March 19, 2018 / 12:31 AM / a year ago

BOJ members say bank should stick with QE, worried about yen

TOKYO (Reuters) - Japan’s central bank policymakers said it needs to stick with quantitative easing with inflation still well below its 2 percent price target, a summary of opinions of board members at the last rate review showed on Monday.

FILE PHOTO: A Japanese flag flutters atop the Bank of Japan building under construction in Tokyo, Japan, September 21, 2017. REUTERS/Toru Hanai/File Photo

One Bank of Japan board member said further yen strength and stock declines could curb capital expenditure and consumer spending, which could delay hitting the inflation target, the summary showed.

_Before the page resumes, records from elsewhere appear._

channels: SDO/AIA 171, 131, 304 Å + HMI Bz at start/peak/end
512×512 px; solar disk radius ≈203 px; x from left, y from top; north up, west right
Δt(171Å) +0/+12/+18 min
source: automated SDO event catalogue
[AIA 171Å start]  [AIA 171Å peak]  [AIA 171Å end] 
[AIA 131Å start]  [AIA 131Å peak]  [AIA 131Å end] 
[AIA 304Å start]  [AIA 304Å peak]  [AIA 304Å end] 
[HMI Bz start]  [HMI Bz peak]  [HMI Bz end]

At the March policy meeting, the BOJ kept monetary settings unchanged and its chief brushed aside speculation of an early exit from quantitative easing..

“There is no change in the judgment that it is necessary to continue pursuing powerful monetary easing with persistence so that highly accommodative financial conditions are maintained,” one board member was quoted as saying.

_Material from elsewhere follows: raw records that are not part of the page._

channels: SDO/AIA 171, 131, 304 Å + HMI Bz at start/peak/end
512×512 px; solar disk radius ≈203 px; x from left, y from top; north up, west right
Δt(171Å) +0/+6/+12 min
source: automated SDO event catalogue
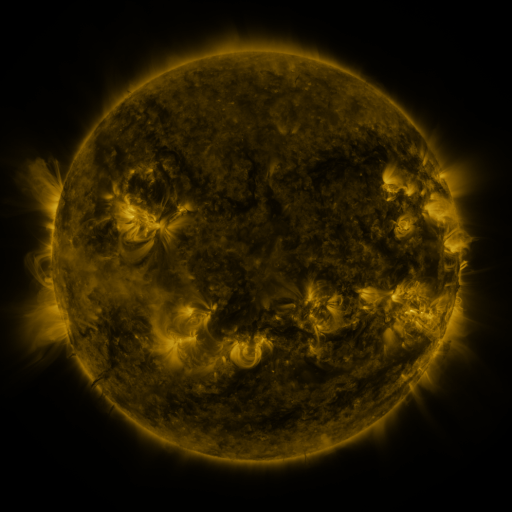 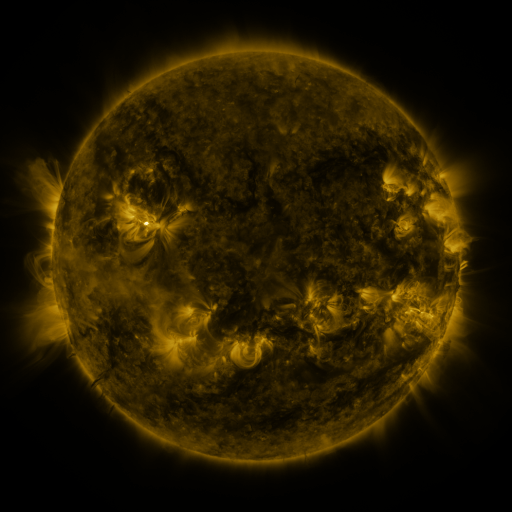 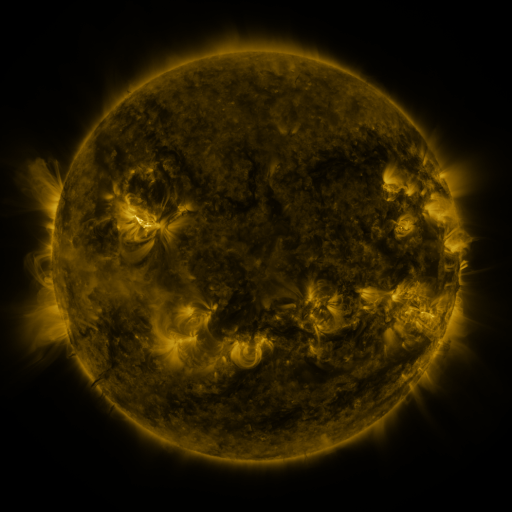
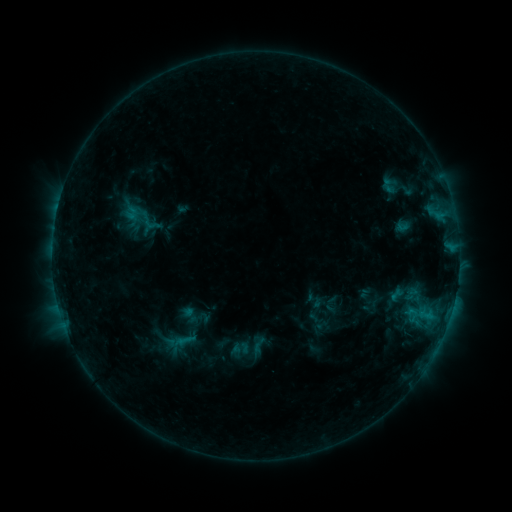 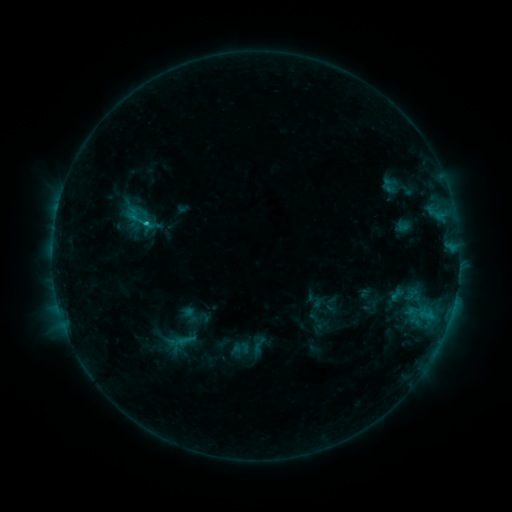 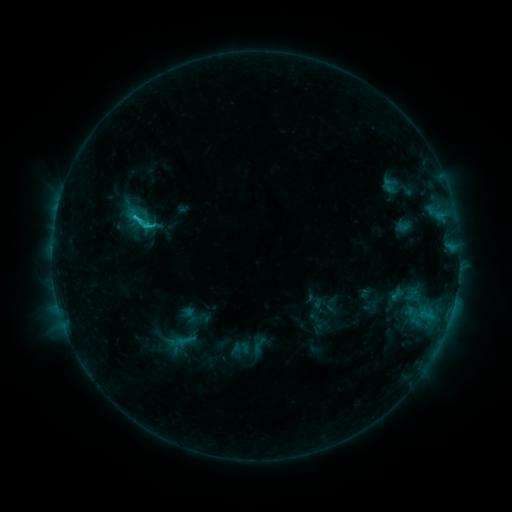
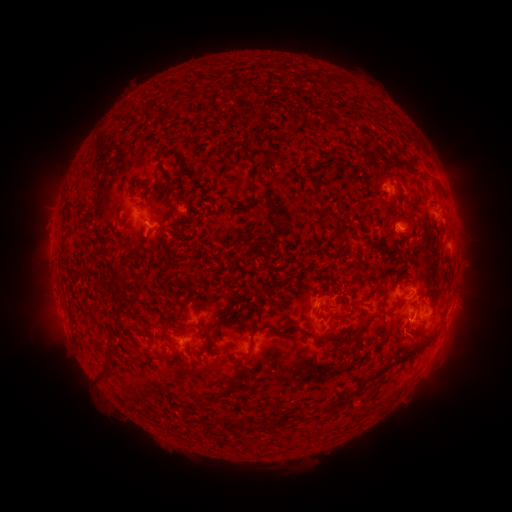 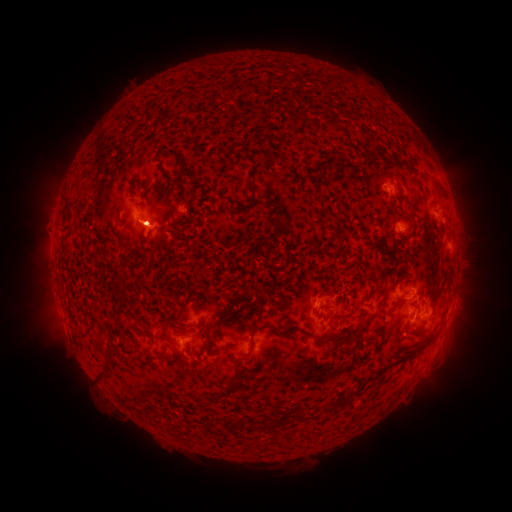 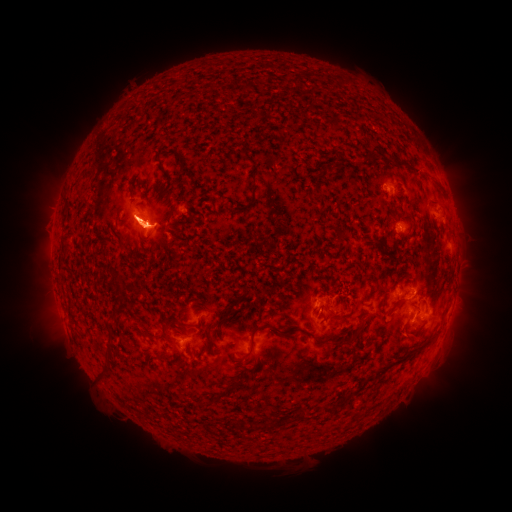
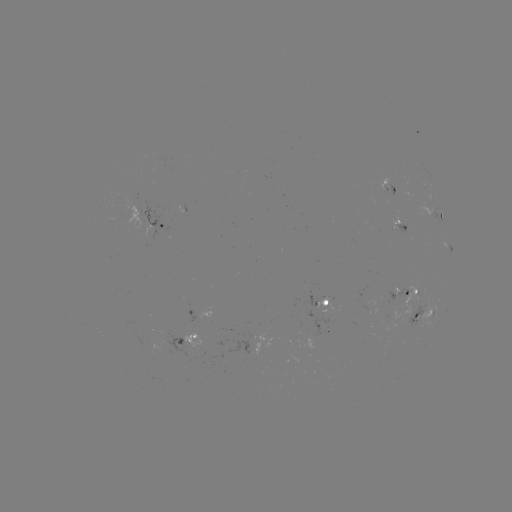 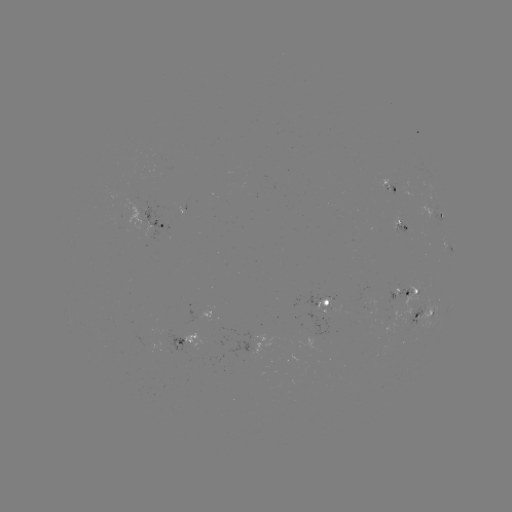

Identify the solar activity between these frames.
C1.4 flare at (148, 227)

The BOJ releases a bullet-point summary of the opinions voiced by the board members at its policy meetings roughly a week after they are held. The views do not identify whose opinions they are. A more thorough minutes of the debate will be issued several weeks later.

The BOJ is not at a point where it can consider normalizing policy, but the BOJ should explain that normalizing policy is not the same as tightening policy, one member said.

This remark underscores the communication challenge the BOJ faces, as subdued inflation forces the bank to maintain its massive stimulus despite the rising costs of the policy, such as the hit to bank profits from near-zero interest rates.

The yen JPY= has risen around 6 percent versus the dollar and the Nikkei share average has fallen around 5 percent so far this year, partly due to uncertainty about the course of U.S. monetary policy.

A rising yen tends to worry Japanese policymakers because it can reduce exporters’ earnings and increase deflationary pressure by lowering import prices.

Consumer sentiment also tends to weaken during a period of prolonged declines in stock prices.